## PROMPT:
Copy the full set of lines exactly as given.

Data listing:
################

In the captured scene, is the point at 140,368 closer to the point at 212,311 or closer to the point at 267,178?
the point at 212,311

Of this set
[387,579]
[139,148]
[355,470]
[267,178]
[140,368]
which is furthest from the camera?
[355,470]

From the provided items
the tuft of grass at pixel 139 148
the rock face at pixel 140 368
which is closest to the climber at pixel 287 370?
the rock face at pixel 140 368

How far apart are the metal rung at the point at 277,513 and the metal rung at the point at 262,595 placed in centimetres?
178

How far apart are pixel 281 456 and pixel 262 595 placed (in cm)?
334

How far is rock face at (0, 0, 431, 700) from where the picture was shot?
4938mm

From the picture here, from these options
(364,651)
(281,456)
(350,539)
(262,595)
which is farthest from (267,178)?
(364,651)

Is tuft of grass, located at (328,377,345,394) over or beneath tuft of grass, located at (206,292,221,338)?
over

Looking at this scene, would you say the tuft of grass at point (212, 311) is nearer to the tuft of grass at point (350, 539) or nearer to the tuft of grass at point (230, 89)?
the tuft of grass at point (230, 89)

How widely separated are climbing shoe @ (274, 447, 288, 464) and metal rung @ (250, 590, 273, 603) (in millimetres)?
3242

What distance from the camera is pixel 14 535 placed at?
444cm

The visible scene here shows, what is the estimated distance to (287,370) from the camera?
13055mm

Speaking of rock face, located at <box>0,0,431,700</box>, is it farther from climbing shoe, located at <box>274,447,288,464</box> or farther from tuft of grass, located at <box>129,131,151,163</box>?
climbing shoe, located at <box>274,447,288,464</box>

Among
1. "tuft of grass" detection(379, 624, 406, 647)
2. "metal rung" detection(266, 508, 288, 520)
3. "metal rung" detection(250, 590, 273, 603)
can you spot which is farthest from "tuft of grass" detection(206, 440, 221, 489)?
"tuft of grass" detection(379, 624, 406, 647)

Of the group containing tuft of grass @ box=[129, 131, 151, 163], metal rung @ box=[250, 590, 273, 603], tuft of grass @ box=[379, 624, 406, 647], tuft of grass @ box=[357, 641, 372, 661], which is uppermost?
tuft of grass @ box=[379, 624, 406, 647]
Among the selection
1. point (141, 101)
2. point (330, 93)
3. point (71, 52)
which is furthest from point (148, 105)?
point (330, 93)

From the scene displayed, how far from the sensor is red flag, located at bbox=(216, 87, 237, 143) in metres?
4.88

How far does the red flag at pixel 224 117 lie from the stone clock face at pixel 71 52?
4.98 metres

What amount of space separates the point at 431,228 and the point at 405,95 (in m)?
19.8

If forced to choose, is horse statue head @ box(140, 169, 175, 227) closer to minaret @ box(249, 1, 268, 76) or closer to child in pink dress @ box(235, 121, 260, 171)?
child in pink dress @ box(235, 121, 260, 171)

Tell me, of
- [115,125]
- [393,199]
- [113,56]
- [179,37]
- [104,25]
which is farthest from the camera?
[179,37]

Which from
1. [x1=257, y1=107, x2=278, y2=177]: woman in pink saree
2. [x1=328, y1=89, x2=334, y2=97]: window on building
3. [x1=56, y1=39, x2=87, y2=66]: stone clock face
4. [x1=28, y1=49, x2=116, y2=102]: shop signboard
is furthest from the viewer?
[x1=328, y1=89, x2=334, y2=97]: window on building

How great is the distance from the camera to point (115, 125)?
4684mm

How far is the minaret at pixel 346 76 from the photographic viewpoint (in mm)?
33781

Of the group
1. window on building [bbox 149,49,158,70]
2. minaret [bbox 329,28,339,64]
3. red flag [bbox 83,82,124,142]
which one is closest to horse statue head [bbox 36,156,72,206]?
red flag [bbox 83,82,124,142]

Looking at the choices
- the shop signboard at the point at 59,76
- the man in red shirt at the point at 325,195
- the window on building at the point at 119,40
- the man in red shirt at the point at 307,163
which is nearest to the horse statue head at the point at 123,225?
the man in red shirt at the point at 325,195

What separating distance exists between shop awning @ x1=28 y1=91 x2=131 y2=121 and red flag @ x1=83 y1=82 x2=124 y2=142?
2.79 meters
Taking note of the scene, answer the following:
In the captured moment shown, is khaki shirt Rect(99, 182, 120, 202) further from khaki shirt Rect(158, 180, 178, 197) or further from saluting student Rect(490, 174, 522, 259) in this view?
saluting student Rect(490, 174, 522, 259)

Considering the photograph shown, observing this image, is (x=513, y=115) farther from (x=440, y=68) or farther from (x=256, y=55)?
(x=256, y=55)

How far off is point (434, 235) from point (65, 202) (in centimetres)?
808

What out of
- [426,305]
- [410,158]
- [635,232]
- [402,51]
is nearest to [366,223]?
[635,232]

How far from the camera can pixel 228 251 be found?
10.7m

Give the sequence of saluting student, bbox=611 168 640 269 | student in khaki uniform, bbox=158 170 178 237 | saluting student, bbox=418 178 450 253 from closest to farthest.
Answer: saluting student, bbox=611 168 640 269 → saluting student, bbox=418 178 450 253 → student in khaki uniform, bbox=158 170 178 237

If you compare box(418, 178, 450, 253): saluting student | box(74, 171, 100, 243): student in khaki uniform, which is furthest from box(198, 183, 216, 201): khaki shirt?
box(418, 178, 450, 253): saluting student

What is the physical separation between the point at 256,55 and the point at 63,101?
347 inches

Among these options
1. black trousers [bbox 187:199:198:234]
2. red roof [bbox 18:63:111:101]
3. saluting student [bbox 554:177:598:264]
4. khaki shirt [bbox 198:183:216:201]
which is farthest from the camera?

################

## RESULT OF THE TASK:
In the captured scene, is the point at 140,368 closer to the point at 212,311 or closer to the point at 267,178?
the point at 212,311

Of this set
[387,579]
[139,148]
[355,470]
[267,178]
[140,368]
which is furthest from the camera?
[355,470]

From the provided items
the tuft of grass at pixel 139 148
the rock face at pixel 140 368
which is closest to the climber at pixel 287 370?
the rock face at pixel 140 368

How far apart are the metal rung at the point at 277,513 and the metal rung at the point at 262,595 placed in centimetres?
178

How far apart are pixel 281 456 and pixel 262 595 placed (in cm)?
334

How far is rock face at (0, 0, 431, 700) from where the picture was shot?
4938mm

From the picture here, from these options
(364,651)
(281,456)
(350,539)
(262,595)
which is farthest from (267,178)?
(364,651)

Is tuft of grass, located at (328,377,345,394) over or beneath tuft of grass, located at (206,292,221,338)?
over

Looking at this scene, would you say the tuft of grass at point (212, 311) is nearer to the tuft of grass at point (350, 539) or nearer to the tuft of grass at point (230, 89)?
the tuft of grass at point (230, 89)

How widely separated are climbing shoe @ (274, 447, 288, 464) and metal rung @ (250, 590, 273, 603) (in millimetres)?
3242

What distance from the camera is pixel 14 535 placed at?
444cm

The visible scene here shows, what is the estimated distance to (287,370) from the camera?
13055mm

Speaking of rock face, located at <box>0,0,431,700</box>, is it farther from climbing shoe, located at <box>274,447,288,464</box> or farther from tuft of grass, located at <box>129,131,151,163</box>?
climbing shoe, located at <box>274,447,288,464</box>

Among
1. "tuft of grass" detection(379, 624, 406, 647)
2. "metal rung" detection(266, 508, 288, 520)
3. "metal rung" detection(250, 590, 273, 603)
can you spot which is farthest from "tuft of grass" detection(206, 440, 221, 489)?
"tuft of grass" detection(379, 624, 406, 647)

Of the group containing tuft of grass @ box=[129, 131, 151, 163], metal rung @ box=[250, 590, 273, 603], tuft of grass @ box=[379, 624, 406, 647], tuft of grass @ box=[357, 641, 372, 661], which is uppermost?
tuft of grass @ box=[379, 624, 406, 647]
Among the selection
1. point (141, 101)
2. point (330, 93)
3. point (71, 52)
which is furthest from point (148, 105)?
point (330, 93)

From the scene displayed, how far from the sensor is red flag, located at bbox=(216, 87, 237, 143) in metres?
4.88

How far does the red flag at pixel 224 117 lie from the stone clock face at pixel 71 52?
4.98 metres

What amount of space separates the point at 431,228 and the point at 405,95 (in m)?
19.8

If forced to choose, is horse statue head @ box(140, 169, 175, 227) closer to minaret @ box(249, 1, 268, 76) or closer to child in pink dress @ box(235, 121, 260, 171)?
child in pink dress @ box(235, 121, 260, 171)

Tell me, of
- [115,125]
- [393,199]
- [113,56]
- [179,37]
- [104,25]
which is farthest from the camera?
[179,37]

Which from
1. [x1=257, y1=107, x2=278, y2=177]: woman in pink saree
2. [x1=328, y1=89, x2=334, y2=97]: window on building
3. [x1=56, y1=39, x2=87, y2=66]: stone clock face
4. [x1=28, y1=49, x2=116, y2=102]: shop signboard
is furthest from the viewer?
[x1=328, y1=89, x2=334, y2=97]: window on building

How great is the distance from the camera to point (115, 125)?
4684mm

How far is the minaret at pixel 346 76 from the photographic viewpoint (in mm)?
33781

Of the group
1. window on building [bbox 149,49,158,70]
2. minaret [bbox 329,28,339,64]
3. red flag [bbox 83,82,124,142]
which one is closest to horse statue head [bbox 36,156,72,206]?
red flag [bbox 83,82,124,142]

Looking at the choices
- the shop signboard at the point at 59,76
- the man in red shirt at the point at 325,195
- the window on building at the point at 119,40
- the man in red shirt at the point at 307,163
which is nearest to the horse statue head at the point at 123,225?
the man in red shirt at the point at 325,195

What separating distance exists between shop awning @ x1=28 y1=91 x2=131 y2=121 and red flag @ x1=83 y1=82 x2=124 y2=142?
2.79 meters
Taking note of the scene, answer the following:
In the captured moment shown, is khaki shirt Rect(99, 182, 120, 202) further from khaki shirt Rect(158, 180, 178, 197) or further from saluting student Rect(490, 174, 522, 259) in this view?
saluting student Rect(490, 174, 522, 259)

Considering the photograph shown, observing this image, is (x=513, y=115) farther from (x=440, y=68) or farther from (x=256, y=55)?
(x=256, y=55)

How far off is point (434, 235) from point (65, 202) (in centimetres)?
808

What out of
- [426,305]
- [410,158]
- [635,232]
- [402,51]
is nearest to [366,223]?
[635,232]

How far from the camera can pixel 228 251 be found?
10.7m

Give the sequence of saluting student, bbox=611 168 640 269 | student in khaki uniform, bbox=158 170 178 237 | saluting student, bbox=418 178 450 253 from closest to farthest.
Answer: saluting student, bbox=611 168 640 269 → saluting student, bbox=418 178 450 253 → student in khaki uniform, bbox=158 170 178 237

If you compare box(418, 178, 450, 253): saluting student | box(74, 171, 100, 243): student in khaki uniform, which is furthest from box(198, 183, 216, 201): khaki shirt?
box(418, 178, 450, 253): saluting student

What is the physical separation between the point at 256,55 and the point at 63,101?
347 inches

Among these options
1. black trousers [bbox 187:199:198:234]
2. red roof [bbox 18:63:111:101]
3. saluting student [bbox 554:177:598:264]
4. khaki shirt [bbox 198:183:216:201]
which is farthest from the camera?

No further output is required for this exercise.